Os rumores sobre o assédio à titular da Igualdade Racial já circulavam por vários gabinetes importantes de Brasília, incluindo o do presidente da República. Alguns ministros sabiam de detalhes. Porém, como a acusação de assédio não havia sido formalizada, auxiliares de Lula tentaram contornar o problema para evitar os danos políticos que a denúncia certamente provocaria. Amiga de Anielle Franco, a primeira-dama, Janja da Silva, entrou no circuito e ouviu da própria ministra detalhes das

das importunações sexuais. Anielle, porém, não estava disposta a levar o caso adiante, e pela versão de Almeida nada tinha acontecido, portanto, melhor deixar como estava. Nas últimas semanas, os dois nem se cumprimentavam mais. Um dia antes da eclosão do escândalo, eles compareceram a um evento oficial. Sequer se olharam, e Anielle deixou o local antes de o ministro discursar. Uma dificuldade comum em investigações de crimes de assédio e importunação sexual é a produção de provas. As abordagens normalmente são feitas quando a vítima está sozinha ou longe de ambientes públicos. As falsas acusações são raras, mas também existem.

A denúncia contra o ministro foi publicada na noite da quinta-feira 5. Horas depois, ainda durante a noite, ele foi instado a prestar esclarecimentos. Em seu depoimento, relatou aos ministros Vinícius Marques de Carvalho, Jorge Messias e Paulo Pimenta (Secretaria de Comunicação Social) que as acusações, além de infundadas, eram fruto de uma disputa política entre militantes de pautas identitárias e fariam parte de um movimento para desacreditá-lo, orquestrado por um advogado ligado ao Grupo Prerrogativas.
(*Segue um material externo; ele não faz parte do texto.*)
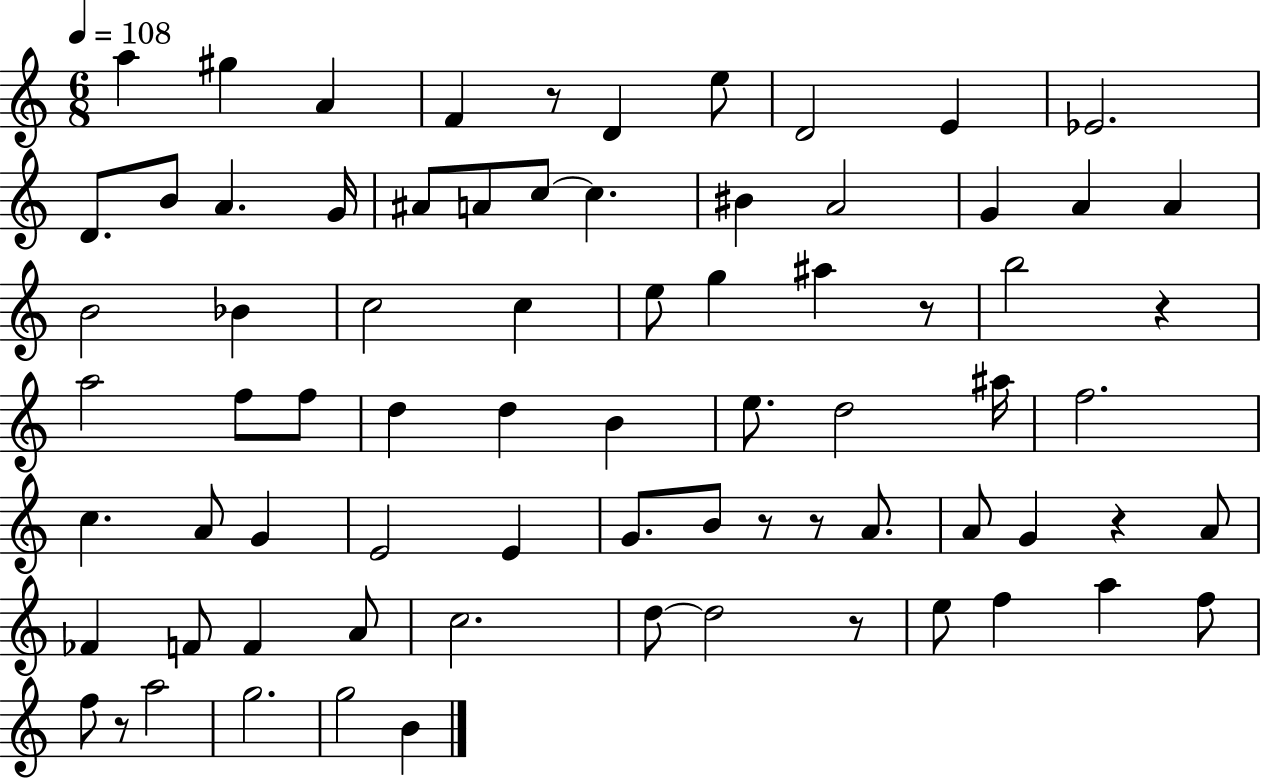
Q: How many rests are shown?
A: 8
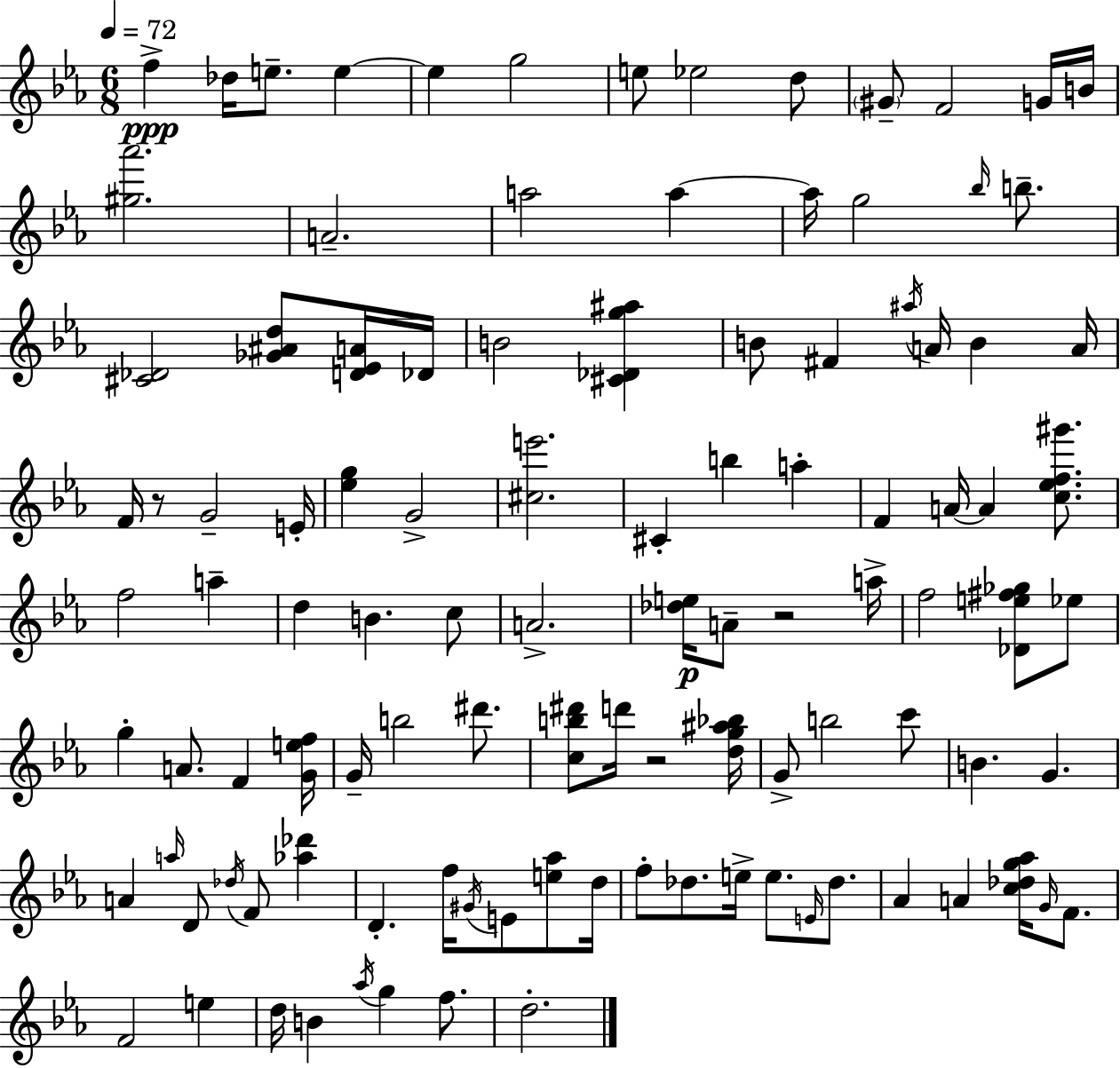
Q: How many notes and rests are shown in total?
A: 107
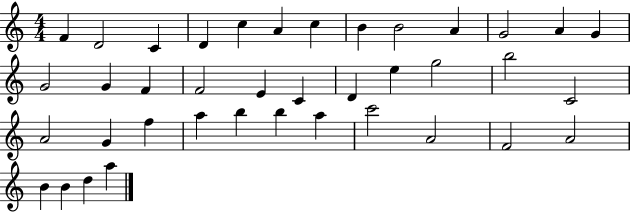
X:1
T:Untitled
M:4/4
L:1/4
K:C
F D2 C D c A c B B2 A G2 A G G2 G F F2 E C D e g2 b2 C2 A2 G f a b b a c'2 A2 F2 A2 B B d a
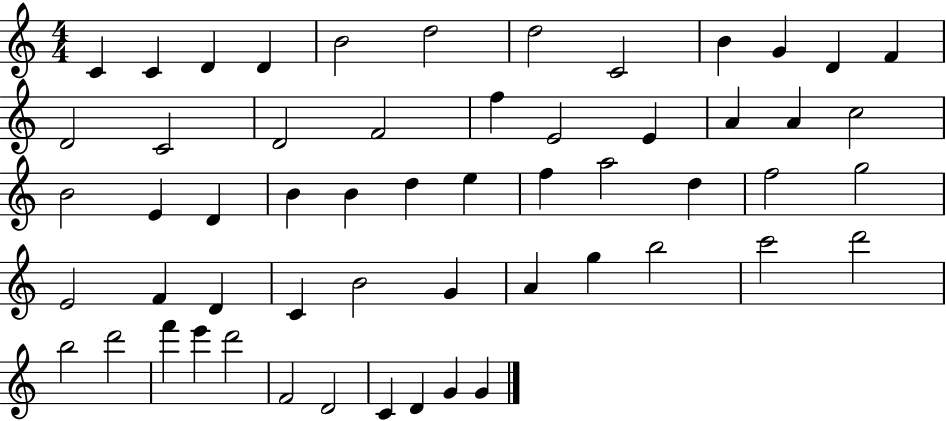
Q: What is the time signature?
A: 4/4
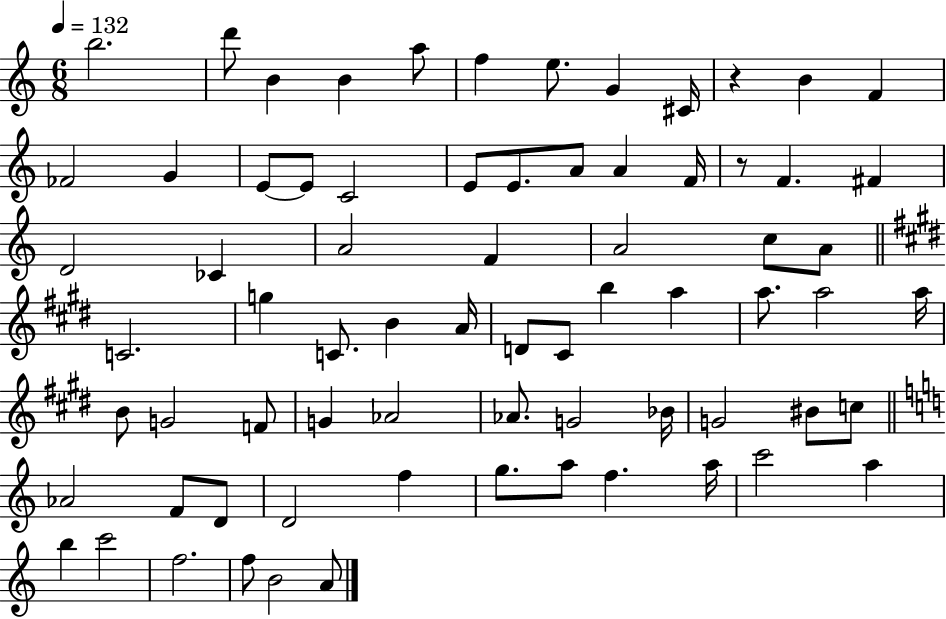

Durante a madrugada, Almeida procurou amigos para se aconselhar. A dois deles disse que estava propenso a tirar a própria

vida. Não parecia blefe. Desorientado, repetia que a vida pessoal e a carreira profissional estavam arruinadas. Um advogado indicou um psiquiatra e outro o aconselhou a deixar o cargo para se dedicar a preparar sua defesa e evitar constrangimentos ao governo. Mais calmo, ainda na madrugada, ele ligou para um assessor do presidente da República para comunicar a decisão. Era tudo que o Planalto queria.

Lula não precisaria assumir o desgaste de demitir o ministro e apagaria o incêndio em poucas horas. Ficou acertado que Almeida iria conversar com o presidente ainda naquele dia e anunciaria sua demissão. O ministro, porém, mudou de ideia. Antes do encontro com o presidente, ele divulgou uma nota afirmando que as acusações contra ele eram “ilações absurdas”, acusou o grupo Me Too de ter tentado interferir em uma licitação e informou que pediria que o Ministério Público e órgãos  do governo fizessem uma “apuração rigorosa” do caso. Na audiência com Lula, disse que não pediria demissão, reafirmou a inocência e tentou mostrar as provas de que dispunha: o vídeo do tal jantar com Anielle e as mensagens de WhatsApp trocadas com a ministra. Lula ouviu as explicações, mas já tinha o veredicto. A nova ministra dos Direitos Humanos, Macaé Evaristo, vai tomar posse na próxima semana. Para o Planalto, o caso está encerrado.